The Ban Stock Trading for Government Officials Act was introduced in July, which would prohibit members of Congress, the president, the vice president, senior executive branch officials, their spouses and children from trading stocks and would require greater transparency with financial disclosures, The Hill reported.
Another two-party bill, the Bipartisan Restoring Faith in Government Act was introduced in May and is co-sponsored in part by political rivals in Reps. Alexandria Ocasio-Cortez (D-NY) and Matt Gaetz (R-FL).
Other materially similar bills include the ETHICS Act, the TRUST in Congress Act and the Preventing Elected Leaders from Owning Securities and Investments (PELOSI) Act. In the decade since the STOCK Act’s passage, the push for a total ban on lawmakers trading stocks while in office gained but then lost momentum last year when the Democratic-led House, then led by Speaker Emerita Nancy Pelosi, decided not to conduct a hearing on any of the stock-ban bills and never brought it to the House floor for a vote.
News organizations including the New York Times, Insider, NPR and Sludge have documented rampant financial conflicts of interests among dozens of members of Congress, such as those who bought and sold defense contractor stock while occupying positions on congressional armed services committees or otherwise voting on measures to send such companies billions of federal dollars. The executive and judicial branches are riddled with similar financial conflict issues, too, as the Wall Street Journal hasreported.

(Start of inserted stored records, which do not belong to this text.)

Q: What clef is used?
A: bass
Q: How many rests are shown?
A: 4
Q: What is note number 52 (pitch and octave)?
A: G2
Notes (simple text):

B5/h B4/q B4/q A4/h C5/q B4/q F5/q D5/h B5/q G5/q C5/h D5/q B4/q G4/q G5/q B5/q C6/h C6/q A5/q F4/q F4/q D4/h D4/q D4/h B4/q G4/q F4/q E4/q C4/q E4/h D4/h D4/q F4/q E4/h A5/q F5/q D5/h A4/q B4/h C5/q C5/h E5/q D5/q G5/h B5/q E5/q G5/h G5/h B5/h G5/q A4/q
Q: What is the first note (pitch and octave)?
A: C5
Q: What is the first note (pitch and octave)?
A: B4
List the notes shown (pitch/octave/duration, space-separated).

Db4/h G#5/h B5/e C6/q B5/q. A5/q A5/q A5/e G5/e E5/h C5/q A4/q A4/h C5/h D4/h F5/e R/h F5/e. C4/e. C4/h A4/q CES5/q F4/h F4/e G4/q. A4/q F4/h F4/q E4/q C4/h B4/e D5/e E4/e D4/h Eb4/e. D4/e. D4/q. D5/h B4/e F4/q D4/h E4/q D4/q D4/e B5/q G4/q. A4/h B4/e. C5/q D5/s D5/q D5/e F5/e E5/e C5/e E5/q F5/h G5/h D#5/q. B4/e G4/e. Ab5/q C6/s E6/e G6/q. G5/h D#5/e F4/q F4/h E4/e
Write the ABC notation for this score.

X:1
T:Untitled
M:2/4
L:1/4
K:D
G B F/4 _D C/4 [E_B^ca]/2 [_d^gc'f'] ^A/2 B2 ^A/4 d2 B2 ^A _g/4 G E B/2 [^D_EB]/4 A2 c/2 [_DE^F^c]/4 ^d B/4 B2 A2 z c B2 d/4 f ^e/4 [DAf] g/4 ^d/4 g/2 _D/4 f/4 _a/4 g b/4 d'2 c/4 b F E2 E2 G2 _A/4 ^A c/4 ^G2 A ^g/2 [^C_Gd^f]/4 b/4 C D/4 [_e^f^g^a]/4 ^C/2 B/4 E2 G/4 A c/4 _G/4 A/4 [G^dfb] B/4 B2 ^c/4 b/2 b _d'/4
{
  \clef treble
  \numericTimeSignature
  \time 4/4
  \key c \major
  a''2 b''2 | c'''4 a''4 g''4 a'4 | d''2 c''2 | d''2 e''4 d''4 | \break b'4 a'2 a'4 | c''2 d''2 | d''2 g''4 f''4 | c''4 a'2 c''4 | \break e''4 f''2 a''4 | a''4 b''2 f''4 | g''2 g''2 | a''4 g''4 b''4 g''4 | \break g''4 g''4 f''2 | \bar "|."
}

The Wall Street Journal won a 2023 Pulitzer Prize for its investigation into financial conflicts among officials who work in federal agencies while Insider won the Society of Professional Journalists’ Sunshine Award for its reporting on congressional financial conflicts.
This week, Raw Story won first prize in the 2023 ION Awards contest for its series of exclusive reports about members of Congress violating the STOCK Act.